Taiwan’s response must be equally comprehensive. Enhanced media literacy programs can inoculate citizens against online manipulation tactics. Electoral laws require strengthening to prevent covert Chinese financing of political candidates and parties. Cybersecurity capabilities must extend beyond government agencies to encompass private operators of critical infrastructure.
Most crucially, Taiwan’s democratic institutions must remain resilient, transparent, and trusted. The stronger its democracy, the less fertile ground exists for China’s influence operations.
While American support remains vital, Taiwan cannot afford complete dependence on Washington’s commitment. Instead, Taipei should cultivate deeper partnerships with other democracies that share interests in preventing Chinese hegemony.
Japan increasingly views Taiwan’s security as inseparable from its own national defense. India, which faces its own border pressures from China, shares an abiding interest in keeping the Indo-Pacific free from Chinese domination. Australia and Europe, too, are recognizing that Taiwan’s fate is an international concern.
Taiwan’s diplomatic strategy should operate on three levels: informal security dialogues and exercises that build cooperation habits with regional democracies; international legal frameworks emphasizing Taiwanese people’s right to chart their own future free from coercion; and expanded economic partnerships that make Taiwan’s isolation or conquest economically prohibitive for the international community.
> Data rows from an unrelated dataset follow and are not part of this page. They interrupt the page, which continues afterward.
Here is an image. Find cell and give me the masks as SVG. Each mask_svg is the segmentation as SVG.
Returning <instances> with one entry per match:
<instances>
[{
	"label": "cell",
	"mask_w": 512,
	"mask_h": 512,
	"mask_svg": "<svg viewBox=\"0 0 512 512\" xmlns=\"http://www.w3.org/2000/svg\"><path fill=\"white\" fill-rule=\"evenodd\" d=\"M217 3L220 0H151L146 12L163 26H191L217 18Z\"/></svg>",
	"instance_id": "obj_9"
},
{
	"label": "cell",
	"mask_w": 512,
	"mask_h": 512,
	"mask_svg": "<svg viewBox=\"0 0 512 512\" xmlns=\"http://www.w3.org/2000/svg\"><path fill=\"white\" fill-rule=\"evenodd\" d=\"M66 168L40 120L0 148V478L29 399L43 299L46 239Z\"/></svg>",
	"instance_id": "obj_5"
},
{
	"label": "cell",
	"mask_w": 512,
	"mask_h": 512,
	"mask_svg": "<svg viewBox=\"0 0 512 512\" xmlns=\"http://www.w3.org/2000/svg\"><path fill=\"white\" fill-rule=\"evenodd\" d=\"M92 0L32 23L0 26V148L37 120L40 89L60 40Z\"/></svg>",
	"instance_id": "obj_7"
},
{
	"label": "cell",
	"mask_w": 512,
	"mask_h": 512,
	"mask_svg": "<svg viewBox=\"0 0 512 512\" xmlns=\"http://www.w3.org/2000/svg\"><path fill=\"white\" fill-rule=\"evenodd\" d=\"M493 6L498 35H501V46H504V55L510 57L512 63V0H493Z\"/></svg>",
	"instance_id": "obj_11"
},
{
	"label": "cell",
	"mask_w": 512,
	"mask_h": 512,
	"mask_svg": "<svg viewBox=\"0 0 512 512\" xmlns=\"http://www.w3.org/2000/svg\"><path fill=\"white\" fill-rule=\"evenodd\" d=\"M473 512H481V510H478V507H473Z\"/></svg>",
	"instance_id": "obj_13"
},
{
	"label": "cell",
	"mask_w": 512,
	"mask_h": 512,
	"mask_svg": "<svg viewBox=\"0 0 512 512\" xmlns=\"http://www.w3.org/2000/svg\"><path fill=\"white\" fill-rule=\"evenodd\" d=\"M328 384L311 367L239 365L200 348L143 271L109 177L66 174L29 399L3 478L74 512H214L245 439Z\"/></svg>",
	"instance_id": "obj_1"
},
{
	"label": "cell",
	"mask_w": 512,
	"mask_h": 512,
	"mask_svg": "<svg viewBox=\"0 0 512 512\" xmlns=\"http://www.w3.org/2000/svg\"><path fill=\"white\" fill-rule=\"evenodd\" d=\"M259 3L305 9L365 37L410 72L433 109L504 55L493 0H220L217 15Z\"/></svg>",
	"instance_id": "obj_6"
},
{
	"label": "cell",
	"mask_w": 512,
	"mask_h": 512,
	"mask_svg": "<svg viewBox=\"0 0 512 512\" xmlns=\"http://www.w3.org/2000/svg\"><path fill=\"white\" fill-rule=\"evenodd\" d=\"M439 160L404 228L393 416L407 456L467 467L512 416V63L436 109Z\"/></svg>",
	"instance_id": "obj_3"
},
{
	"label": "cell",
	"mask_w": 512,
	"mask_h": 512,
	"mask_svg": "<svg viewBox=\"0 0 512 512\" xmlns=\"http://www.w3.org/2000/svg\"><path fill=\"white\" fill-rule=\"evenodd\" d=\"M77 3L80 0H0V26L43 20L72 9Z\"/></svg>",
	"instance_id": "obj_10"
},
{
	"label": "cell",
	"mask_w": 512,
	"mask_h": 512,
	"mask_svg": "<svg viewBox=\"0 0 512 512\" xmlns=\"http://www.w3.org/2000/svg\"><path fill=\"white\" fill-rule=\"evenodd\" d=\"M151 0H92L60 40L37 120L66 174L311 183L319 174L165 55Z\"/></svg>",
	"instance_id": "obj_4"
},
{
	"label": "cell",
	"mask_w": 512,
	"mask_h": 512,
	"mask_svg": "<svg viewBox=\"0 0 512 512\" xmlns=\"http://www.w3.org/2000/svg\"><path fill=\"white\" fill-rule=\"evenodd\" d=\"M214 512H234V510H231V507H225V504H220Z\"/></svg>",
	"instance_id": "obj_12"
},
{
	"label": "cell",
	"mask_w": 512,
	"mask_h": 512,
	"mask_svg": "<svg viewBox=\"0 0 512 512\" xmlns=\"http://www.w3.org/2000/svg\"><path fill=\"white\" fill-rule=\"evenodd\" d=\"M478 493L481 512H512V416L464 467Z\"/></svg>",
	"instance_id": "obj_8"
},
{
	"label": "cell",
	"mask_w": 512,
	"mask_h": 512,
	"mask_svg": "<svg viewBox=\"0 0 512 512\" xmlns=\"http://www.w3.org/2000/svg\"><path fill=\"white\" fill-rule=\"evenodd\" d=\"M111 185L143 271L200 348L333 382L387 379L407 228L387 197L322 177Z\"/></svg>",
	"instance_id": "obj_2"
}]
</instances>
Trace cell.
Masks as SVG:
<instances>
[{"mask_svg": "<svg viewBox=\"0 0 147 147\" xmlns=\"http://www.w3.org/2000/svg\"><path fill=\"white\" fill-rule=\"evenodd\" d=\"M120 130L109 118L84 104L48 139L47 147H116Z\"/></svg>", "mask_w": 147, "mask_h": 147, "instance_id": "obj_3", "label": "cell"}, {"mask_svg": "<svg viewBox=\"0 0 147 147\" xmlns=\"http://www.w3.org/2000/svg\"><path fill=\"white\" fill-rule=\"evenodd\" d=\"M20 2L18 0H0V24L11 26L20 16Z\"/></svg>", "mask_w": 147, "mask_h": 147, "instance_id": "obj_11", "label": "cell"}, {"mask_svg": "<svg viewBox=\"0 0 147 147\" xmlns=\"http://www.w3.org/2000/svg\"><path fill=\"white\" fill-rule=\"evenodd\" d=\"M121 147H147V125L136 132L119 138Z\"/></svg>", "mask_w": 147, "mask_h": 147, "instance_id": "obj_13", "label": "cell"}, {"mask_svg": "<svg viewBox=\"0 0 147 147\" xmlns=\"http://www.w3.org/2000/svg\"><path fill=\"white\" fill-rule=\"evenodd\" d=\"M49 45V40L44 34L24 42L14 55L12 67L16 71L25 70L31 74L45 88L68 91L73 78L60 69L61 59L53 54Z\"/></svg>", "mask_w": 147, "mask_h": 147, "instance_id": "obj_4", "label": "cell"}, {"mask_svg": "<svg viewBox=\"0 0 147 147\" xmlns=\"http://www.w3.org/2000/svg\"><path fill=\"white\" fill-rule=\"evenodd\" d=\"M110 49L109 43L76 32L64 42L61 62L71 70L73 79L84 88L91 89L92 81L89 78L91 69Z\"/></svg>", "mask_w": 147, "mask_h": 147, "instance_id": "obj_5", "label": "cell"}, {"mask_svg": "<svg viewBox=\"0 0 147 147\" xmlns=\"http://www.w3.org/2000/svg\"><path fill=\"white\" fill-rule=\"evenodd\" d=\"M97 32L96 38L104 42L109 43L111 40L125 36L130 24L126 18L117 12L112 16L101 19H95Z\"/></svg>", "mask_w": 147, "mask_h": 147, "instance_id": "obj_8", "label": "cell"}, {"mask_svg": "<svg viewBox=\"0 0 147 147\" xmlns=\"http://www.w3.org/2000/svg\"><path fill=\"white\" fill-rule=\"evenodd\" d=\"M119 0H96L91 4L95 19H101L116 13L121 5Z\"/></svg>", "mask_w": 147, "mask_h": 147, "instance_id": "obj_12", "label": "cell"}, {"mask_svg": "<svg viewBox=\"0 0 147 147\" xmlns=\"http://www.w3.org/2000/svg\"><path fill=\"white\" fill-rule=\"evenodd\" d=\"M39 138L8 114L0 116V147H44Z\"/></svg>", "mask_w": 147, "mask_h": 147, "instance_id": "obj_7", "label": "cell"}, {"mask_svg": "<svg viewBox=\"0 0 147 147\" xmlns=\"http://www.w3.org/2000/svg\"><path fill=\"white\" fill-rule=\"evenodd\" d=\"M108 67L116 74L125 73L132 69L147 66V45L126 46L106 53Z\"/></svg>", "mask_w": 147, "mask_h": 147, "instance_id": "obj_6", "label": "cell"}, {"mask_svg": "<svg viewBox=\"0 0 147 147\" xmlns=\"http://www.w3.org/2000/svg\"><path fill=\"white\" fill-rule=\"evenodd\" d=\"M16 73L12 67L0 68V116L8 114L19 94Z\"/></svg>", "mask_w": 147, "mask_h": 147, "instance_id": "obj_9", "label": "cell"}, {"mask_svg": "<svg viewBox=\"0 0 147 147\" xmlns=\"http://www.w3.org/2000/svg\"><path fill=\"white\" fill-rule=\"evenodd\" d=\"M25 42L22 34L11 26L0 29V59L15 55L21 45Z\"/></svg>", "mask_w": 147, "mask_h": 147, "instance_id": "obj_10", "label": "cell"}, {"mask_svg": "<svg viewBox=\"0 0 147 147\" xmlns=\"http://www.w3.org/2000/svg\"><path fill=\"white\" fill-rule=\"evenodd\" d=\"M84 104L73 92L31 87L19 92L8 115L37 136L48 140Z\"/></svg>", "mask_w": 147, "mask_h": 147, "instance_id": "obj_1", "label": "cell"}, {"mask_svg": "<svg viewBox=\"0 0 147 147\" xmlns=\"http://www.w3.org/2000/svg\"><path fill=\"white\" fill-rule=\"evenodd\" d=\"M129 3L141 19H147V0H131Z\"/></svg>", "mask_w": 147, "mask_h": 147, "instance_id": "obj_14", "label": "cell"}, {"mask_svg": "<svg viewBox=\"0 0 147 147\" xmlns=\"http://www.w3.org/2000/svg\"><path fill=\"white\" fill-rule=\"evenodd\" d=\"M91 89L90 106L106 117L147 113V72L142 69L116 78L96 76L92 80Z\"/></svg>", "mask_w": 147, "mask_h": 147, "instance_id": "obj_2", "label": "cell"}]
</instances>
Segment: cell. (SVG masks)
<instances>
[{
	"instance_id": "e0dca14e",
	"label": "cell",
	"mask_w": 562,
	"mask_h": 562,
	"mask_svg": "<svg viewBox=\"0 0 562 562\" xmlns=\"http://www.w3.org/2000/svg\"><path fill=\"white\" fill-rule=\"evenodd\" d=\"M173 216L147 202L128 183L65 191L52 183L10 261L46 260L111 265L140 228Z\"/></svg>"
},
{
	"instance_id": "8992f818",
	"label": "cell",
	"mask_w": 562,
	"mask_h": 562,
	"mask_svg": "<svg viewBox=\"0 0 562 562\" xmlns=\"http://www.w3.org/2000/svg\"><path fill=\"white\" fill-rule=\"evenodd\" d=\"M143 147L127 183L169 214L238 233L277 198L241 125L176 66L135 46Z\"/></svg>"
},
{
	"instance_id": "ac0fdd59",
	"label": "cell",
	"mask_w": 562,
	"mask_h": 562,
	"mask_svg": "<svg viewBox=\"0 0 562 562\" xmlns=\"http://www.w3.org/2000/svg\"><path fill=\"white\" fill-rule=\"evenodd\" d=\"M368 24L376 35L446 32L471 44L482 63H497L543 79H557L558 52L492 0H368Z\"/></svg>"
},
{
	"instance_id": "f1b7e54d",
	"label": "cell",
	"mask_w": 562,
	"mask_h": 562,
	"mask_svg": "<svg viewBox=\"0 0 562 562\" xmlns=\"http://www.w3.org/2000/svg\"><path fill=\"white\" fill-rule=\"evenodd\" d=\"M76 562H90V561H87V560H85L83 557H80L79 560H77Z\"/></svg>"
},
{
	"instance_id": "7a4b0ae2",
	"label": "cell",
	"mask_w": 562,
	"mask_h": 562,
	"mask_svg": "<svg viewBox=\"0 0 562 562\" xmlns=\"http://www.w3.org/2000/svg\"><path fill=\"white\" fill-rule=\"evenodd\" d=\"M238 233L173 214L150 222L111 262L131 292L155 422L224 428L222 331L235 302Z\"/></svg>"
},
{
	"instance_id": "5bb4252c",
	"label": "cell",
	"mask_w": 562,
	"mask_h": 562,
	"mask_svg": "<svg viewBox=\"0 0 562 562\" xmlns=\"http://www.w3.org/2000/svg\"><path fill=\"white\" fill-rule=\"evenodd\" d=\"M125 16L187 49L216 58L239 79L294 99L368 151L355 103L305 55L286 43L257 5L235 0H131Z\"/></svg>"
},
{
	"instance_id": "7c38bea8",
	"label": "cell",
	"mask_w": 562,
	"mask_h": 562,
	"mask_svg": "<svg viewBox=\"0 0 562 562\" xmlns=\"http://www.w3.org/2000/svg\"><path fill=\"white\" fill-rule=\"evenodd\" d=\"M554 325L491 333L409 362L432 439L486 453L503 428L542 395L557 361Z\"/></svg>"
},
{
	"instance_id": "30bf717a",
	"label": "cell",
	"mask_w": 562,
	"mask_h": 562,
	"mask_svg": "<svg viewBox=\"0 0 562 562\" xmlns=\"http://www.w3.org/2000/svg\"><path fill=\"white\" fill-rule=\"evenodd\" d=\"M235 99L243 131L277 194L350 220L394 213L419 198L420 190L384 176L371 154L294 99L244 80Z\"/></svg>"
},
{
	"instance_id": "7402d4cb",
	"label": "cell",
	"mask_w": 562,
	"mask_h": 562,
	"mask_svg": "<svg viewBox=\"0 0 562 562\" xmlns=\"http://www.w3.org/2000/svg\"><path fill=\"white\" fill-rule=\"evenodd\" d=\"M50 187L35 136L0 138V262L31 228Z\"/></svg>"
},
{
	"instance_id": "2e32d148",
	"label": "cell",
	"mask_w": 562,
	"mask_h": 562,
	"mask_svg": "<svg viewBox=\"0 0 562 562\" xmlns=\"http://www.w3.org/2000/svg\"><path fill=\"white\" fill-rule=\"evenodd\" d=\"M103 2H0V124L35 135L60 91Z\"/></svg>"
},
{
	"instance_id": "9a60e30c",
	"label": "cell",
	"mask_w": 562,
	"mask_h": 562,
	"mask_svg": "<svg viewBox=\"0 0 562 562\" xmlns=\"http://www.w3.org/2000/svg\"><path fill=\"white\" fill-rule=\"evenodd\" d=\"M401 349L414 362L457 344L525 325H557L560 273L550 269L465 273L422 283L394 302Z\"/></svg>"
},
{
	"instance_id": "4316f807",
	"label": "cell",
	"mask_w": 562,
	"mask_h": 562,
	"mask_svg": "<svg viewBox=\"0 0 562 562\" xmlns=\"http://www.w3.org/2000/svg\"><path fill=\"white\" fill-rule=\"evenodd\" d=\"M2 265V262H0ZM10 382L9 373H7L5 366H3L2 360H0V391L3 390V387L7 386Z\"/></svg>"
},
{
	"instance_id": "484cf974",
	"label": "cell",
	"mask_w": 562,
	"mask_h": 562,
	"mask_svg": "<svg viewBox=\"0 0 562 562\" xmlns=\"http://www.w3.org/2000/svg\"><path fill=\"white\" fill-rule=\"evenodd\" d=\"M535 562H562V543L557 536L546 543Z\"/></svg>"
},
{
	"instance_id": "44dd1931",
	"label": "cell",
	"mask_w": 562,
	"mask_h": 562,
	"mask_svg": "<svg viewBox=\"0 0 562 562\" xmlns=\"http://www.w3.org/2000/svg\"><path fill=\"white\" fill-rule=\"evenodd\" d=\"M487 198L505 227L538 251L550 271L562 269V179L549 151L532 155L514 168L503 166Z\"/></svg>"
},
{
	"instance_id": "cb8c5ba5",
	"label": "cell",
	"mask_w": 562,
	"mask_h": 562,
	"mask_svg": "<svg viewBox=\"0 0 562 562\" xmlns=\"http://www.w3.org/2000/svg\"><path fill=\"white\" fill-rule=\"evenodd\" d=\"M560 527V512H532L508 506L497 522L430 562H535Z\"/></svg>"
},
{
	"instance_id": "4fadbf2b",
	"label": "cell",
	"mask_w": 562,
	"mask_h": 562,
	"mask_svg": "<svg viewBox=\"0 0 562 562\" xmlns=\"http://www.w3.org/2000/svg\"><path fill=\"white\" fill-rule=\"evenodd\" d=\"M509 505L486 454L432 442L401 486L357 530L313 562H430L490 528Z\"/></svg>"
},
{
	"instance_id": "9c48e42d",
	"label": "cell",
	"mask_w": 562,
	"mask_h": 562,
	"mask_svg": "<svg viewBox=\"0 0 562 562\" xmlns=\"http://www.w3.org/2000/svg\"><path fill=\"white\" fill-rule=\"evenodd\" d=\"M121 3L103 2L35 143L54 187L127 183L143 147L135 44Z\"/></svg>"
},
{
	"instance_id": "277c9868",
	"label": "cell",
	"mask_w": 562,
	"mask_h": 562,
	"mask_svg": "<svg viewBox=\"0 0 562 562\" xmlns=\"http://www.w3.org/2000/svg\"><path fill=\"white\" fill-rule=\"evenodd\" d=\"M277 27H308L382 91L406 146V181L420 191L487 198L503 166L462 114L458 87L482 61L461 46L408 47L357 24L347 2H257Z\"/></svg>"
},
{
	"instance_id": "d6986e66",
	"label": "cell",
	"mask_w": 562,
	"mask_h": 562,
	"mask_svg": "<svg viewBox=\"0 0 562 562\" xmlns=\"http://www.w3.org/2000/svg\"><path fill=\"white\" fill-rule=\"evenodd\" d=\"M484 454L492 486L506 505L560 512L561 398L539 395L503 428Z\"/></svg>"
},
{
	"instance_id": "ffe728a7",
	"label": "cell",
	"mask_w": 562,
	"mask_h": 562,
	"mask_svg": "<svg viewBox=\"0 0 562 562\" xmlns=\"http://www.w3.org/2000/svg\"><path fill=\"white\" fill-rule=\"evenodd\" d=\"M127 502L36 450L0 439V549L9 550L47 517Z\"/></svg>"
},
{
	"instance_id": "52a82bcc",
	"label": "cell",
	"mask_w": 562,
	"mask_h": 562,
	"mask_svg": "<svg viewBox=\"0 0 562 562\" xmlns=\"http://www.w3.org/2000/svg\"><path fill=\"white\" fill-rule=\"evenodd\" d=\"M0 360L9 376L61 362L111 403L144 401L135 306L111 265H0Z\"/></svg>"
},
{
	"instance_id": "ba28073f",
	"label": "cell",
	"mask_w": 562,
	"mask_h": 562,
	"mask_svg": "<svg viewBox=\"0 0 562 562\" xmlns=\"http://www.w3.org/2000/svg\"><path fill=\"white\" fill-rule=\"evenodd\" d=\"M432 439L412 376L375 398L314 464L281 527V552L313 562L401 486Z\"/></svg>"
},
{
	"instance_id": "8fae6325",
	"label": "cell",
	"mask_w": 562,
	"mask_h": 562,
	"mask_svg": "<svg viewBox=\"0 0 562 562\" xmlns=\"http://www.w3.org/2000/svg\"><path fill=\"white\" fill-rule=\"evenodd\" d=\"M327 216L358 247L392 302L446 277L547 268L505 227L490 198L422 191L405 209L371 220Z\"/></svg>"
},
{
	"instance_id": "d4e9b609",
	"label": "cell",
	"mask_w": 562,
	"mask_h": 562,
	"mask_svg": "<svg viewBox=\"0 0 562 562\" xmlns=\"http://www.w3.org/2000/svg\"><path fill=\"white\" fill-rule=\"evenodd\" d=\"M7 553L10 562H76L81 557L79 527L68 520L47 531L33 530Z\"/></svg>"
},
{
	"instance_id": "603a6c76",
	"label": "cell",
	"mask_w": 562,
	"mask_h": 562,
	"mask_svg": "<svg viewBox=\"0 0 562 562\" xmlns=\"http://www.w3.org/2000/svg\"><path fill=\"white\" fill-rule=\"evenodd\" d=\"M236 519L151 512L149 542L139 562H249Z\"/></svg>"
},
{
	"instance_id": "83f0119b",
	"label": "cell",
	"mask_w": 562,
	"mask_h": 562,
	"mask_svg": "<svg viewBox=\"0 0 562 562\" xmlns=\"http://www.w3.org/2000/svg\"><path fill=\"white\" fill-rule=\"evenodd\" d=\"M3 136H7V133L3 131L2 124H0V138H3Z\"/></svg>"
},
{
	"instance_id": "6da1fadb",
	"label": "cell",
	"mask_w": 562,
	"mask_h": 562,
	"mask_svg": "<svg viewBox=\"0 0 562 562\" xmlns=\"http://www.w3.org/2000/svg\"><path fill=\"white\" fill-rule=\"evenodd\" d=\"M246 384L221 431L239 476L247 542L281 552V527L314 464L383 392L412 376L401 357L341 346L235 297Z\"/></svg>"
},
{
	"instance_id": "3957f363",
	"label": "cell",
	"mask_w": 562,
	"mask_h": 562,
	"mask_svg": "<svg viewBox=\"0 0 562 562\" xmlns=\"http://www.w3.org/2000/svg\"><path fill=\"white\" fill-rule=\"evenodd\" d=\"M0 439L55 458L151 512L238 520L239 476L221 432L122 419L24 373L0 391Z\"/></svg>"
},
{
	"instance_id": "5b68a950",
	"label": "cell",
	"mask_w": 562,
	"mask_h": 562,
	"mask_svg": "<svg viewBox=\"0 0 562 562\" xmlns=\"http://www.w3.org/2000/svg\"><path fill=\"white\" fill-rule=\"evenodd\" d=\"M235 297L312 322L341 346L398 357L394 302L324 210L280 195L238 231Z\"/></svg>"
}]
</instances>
None of these measures diminishes the importance of American deterrence, which remains the most significant counterweight to Chinese coercion. However, while continuing to deepen security ties with Washington, Taiwan must also hedge against the possibility that US intervention may be delayed, partial, or politically constrained.
The challenge is maximizing partnership while avoiding dependence. If Taiwan shows genuine resolve and capability, it strengthens the case for international support. Conversely, complacency will breed doubts about Taiwan’s commitment, undermining others’ willingness to take risks on its behalf.
China’s goal to absorb Taiwan is undeniable. What remains uncertain is whether Taiwan will take sufficient steps to ensure this ambition never succeeds. A strategy of layered deterrence — combining robust self-defense, democratic resilience, and expanded global partnerships — can make Chinese aggression far costlier and significantly less likely to achieve its objectives.
Brahma Chellaney, professor of strategic studies at the independent Center for Policy Research in New Delhi, is the author of nine books, including the award-winning Water: Asia’s New Battleground (Georgetown University Press).